ILLINOIS HUMANITIES COUNCIL ACCEPTING APPLICATIONS FOR FREE COLLEGE COURSE IN CHICAGO

Applications for The Odyssey Project, offering Humanities courses for adults living on low incomes, are due August 14 

CHICAGO The Illinois Humanities Council (IHC) is pleased to announce that it is accepting applications for The Odyssey Project, a free, eight-month college humanities course for adults living on low incomes. Classes will begin in mid-September at Donoghue School on the south side of Chicago and at the Howard Area Community Center in Rogers Park on the north side of Chicago.

Applications are due Friday, August 14, 2009. For more information about The Odyssey Project or to request an application for the south side program, call Amy Thomas Elder at 312.422.5585 x223. For an application for the north side course, call Catherine Zurybida at 773.995.8411. You can also download an application at www.prairie.org/odysseyproject.

The Odyssey Project requires that applicants be at least 18 years old, live in a household with income at or below 150 % of the Federal poverty level, and be able to read a newspaper in English. Tuition and books are free, along with on-site babysitting and transit cards. Bard College grants a certificate of achievement to any student who completes the course and awards six transferable college credit hours to those who complete it at a high level of achievement.

ABOUT THE ODYSSEY PROJECT

Founded in 2000 on the premise that engagement with the humanities can offer a way out of poverty, The Odyssey Project offers instruction in humanistic disciplines. Students explore great works in literature, art history, moral philosophy, and United States history, and also develop skills in writing and critical thinking. Syllabi and reading lists are roughly equivalent to those a student might encounter in a first-year humanities survey course at a first-rate university.  Teachers for The Odyssey Project are professors from the University of Chicago, DePaul University, and Northwestern University. 

"We are thrilled to be celebrating ten years of offering high-quality education to men and women who otherwise would not be able to afford it," says Kristina A. Valaitis, Executive Director of the Illinois Humanities Council. "Odyssey inspires students to actively shape their own lives and take a more active role in the lives of their families and communities."

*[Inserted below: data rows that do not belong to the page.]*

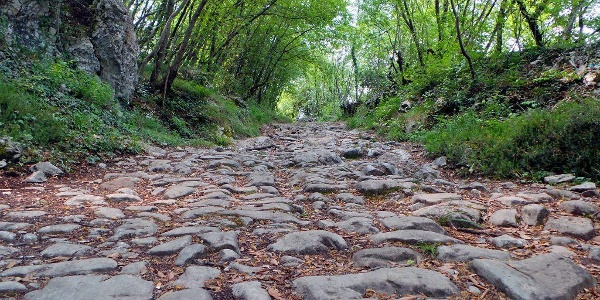 "The old Roman road ""Brozzera"" in Drena"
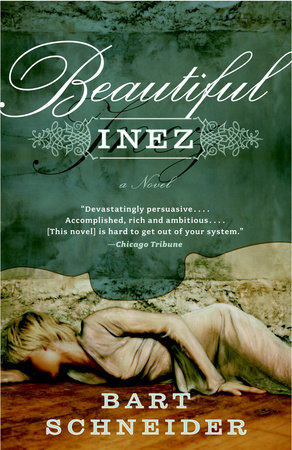 Beautiful Inez by Bart Schneider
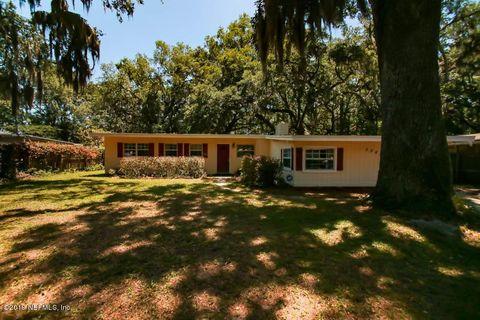 Photo of 5540 Keystone Dr S, Jacksonville, FL 32207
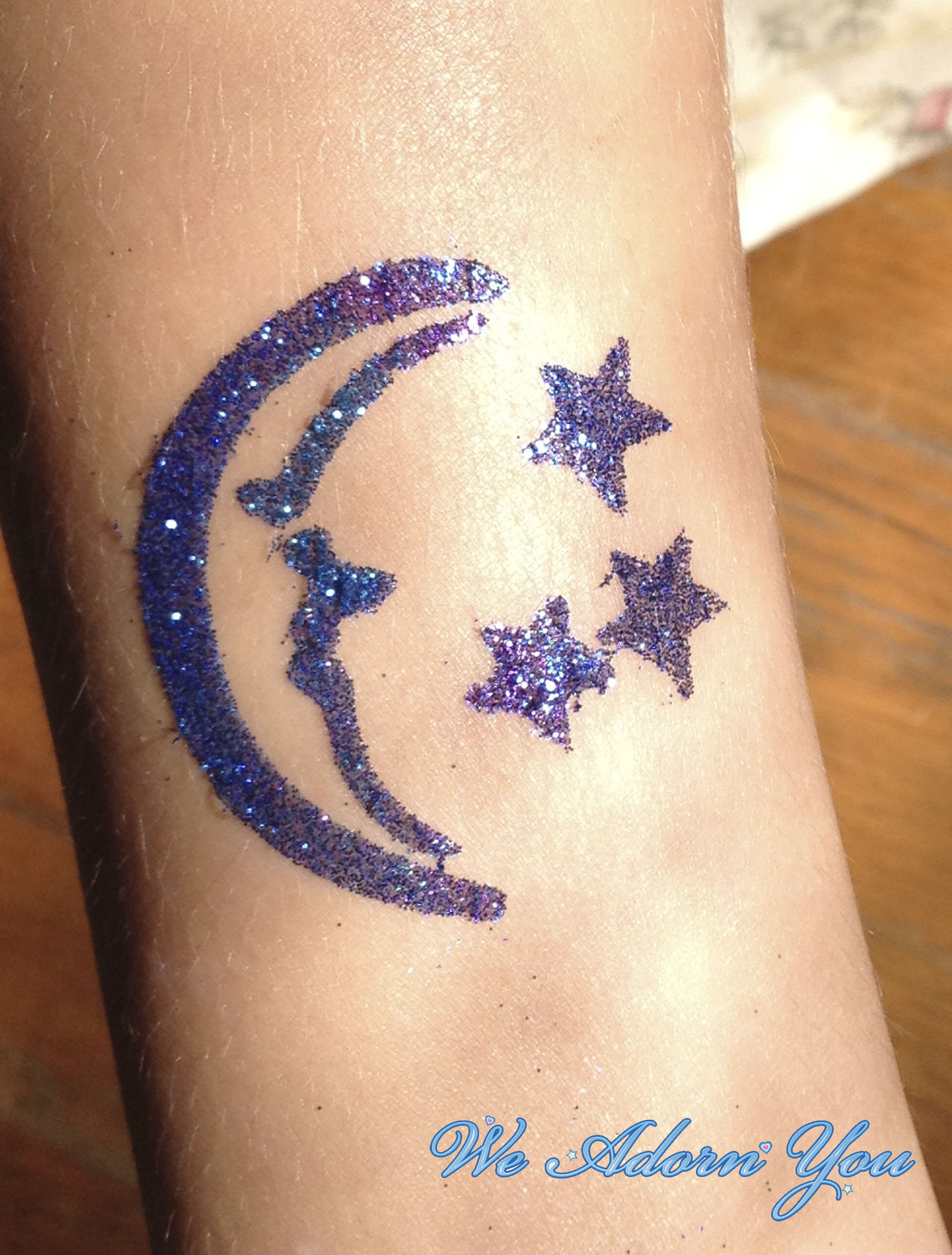 Glitter Tattoo Moon and Stars- We Adorn You.jpg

The Odyssey Project, a program of the Illinois Humanities Council, is part of the Bard College Clemente Course in the Humanities, offered in partnership with the University of Chicago and funded in part by The Field Foundation of Illinois, the Seabury Foundation, the Polk Bros. Foundation, the Chicago Community Trust, and an anonymous donor.

The Illinois Humanities Council is a nonprofit educational organization [501 (c) 3] dedicated to fostering a culture in which the humanities are a vital part of the lives of individuals and communities. Organized in 1973 as the state affiliate of the National Endowment for the Humanities, the IHC creates programs and funds organizations that promote greater understanding of, appreciation for, and involvement in the humanities by all Illinoisans, regardless of their economic resources, cultural background, or geographic location. The IHC is supported by state, federal, and private funds.